Covid-19 Research Articles - Explore Text Mining Tools
-Used text mining tools and applied NLP and techniques like Graph Model & ICD-10 coding to help the medical community to speed up the research and to generate new insights in support of the ongoing fight against this infectious disease from resource of over 200,000 scholarly articles
-Explored Big Data Platforms like Hadoop & Google DataProc using PySpark
Note: the html files are python notebooks downloaded as html
Discover meaningful information from Covid-19 research articles Problem Statement: Topic modeling can satisfy user's requirement to get papers related to various topics such as drugs, immune response, vaccines, antivirals, matabolic pathways etc. The example given at the end of this file shows various topics and interpretation of the visualization for documents in terms of those topics.

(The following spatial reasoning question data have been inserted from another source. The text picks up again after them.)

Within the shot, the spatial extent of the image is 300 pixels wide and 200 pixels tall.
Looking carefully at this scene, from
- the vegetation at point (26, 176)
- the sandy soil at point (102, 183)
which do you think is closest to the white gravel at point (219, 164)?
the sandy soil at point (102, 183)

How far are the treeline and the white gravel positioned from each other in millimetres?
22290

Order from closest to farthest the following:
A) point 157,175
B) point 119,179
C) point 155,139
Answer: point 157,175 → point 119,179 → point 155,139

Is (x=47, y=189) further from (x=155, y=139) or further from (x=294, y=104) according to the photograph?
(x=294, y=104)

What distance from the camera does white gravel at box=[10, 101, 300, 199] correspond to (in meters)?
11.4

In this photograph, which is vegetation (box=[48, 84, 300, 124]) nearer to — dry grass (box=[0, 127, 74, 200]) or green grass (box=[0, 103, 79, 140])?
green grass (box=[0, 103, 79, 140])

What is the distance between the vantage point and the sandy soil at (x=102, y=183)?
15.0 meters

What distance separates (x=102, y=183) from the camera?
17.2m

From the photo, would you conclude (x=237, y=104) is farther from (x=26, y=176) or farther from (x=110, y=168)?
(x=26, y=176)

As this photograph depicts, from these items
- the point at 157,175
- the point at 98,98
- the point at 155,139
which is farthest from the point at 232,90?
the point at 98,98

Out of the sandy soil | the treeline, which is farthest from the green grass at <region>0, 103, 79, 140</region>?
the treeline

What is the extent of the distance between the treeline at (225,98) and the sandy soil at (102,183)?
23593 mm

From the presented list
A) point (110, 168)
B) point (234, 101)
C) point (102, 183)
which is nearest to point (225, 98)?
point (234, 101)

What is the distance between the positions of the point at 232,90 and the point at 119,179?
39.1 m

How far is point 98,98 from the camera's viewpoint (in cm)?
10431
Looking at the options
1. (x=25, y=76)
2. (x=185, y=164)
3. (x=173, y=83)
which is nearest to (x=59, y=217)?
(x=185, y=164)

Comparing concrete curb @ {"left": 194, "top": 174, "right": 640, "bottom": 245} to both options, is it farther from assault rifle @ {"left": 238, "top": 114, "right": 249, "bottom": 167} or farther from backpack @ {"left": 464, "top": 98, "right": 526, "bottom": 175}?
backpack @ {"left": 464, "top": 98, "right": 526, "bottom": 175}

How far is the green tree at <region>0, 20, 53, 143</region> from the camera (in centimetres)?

How to run the pipiline: Step1: Run 1.abstrac_entity_vectorization.ipynb Step2: Run 2.fulltext_external-keywords.ipynb Step2: Run 3.lda_visualization.ipynb
NOTES: Specific instructions and comments are written in the individual notebooks. Intermediate outputs will be stored in the same folder. Outputs from latest run are provided, which may be used as inputs to save time.
Steps involved in the pipeline: A) Scientific entity recognition of abstract section of the research articles using SciSpacy en_core_sci_lg model.

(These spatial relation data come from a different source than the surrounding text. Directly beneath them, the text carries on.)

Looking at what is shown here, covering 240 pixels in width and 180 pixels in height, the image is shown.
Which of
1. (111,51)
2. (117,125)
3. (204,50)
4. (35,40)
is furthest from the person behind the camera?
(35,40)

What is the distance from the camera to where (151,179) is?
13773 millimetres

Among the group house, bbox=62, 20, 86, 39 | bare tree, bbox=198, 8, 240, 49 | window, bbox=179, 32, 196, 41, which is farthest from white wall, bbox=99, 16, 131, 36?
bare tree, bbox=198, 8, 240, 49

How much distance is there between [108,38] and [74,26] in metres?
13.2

B) Identification of scientific keywords (obtained from external databases, given below) in the full text of research articles.

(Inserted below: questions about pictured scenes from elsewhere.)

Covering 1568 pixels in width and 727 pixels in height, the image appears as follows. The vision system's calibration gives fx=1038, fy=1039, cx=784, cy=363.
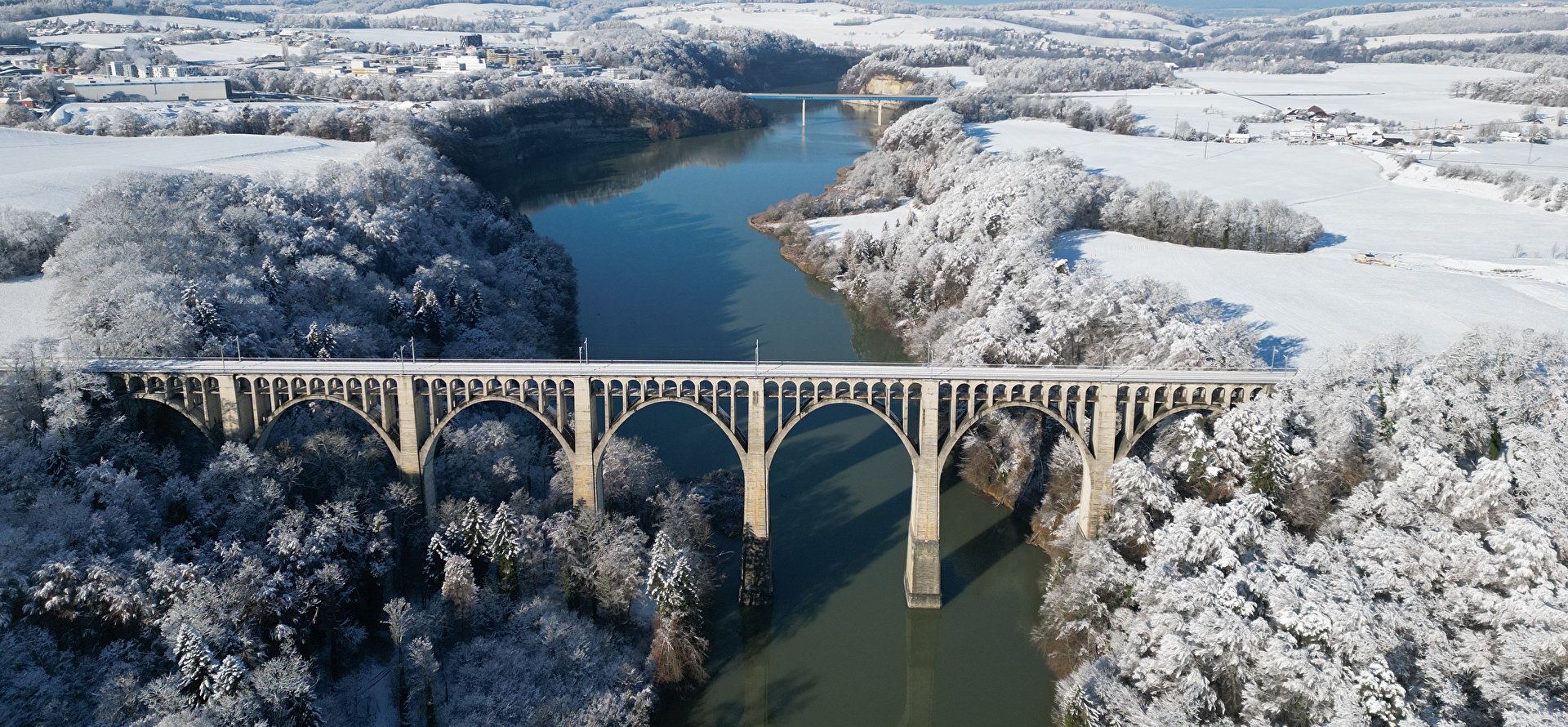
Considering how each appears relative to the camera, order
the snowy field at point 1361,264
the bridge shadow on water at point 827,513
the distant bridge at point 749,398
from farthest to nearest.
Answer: the snowy field at point 1361,264, the bridge shadow on water at point 827,513, the distant bridge at point 749,398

C) Perform Latent Dirichlet allocation (LDA) on the combined set of entities recognised from abstracts and keywords from external databases.
D) Visualization LDA results: We propose to visualize the importance of topics in a selected document and the broadness of topics in a single chart.
We use a bubble chart as follows.
-
X-axis shows top N topics for a chosen document.
-
Y-axis denotes how much importance of the topic in the document. (Higher the y-value, more the importance of the topic in this document.)
-
Radius of the bubble denotes in how many other documents this topic is important. The importance can be set using a threshold. (Larger the radius, higher chances of finding a similar document. Or, smaller the radius, more unique is the document.) Data sources: Research article data is taken from https://pages.semanticscholar.org/coronavirus-research (Also available on Kaggle- https://www.kaggle.com/allen-institute-for-ai/CORD-19-research-challenge)
External databases used for deriving keywords: Disease Database: http://www.diseasesdatabase.com/ Categories of keywords fetched from the Disease Database are as follows. 1. arthropods 2. autoimmuneDiseases 3. bacteria 4. orthopedicConditions 5. symptomsAndSigns 6. viruses
Kegg Medicus: https://www.genome.jp/kegg/medicus.html Categories of keywords fetched from the Kegg Medicus are as follows. 1. disease 2. drug 3. network
Example: Saved model file name: 3.lda_visualization_nTopics10.pkl NOTE: All intermediate output files are also provided.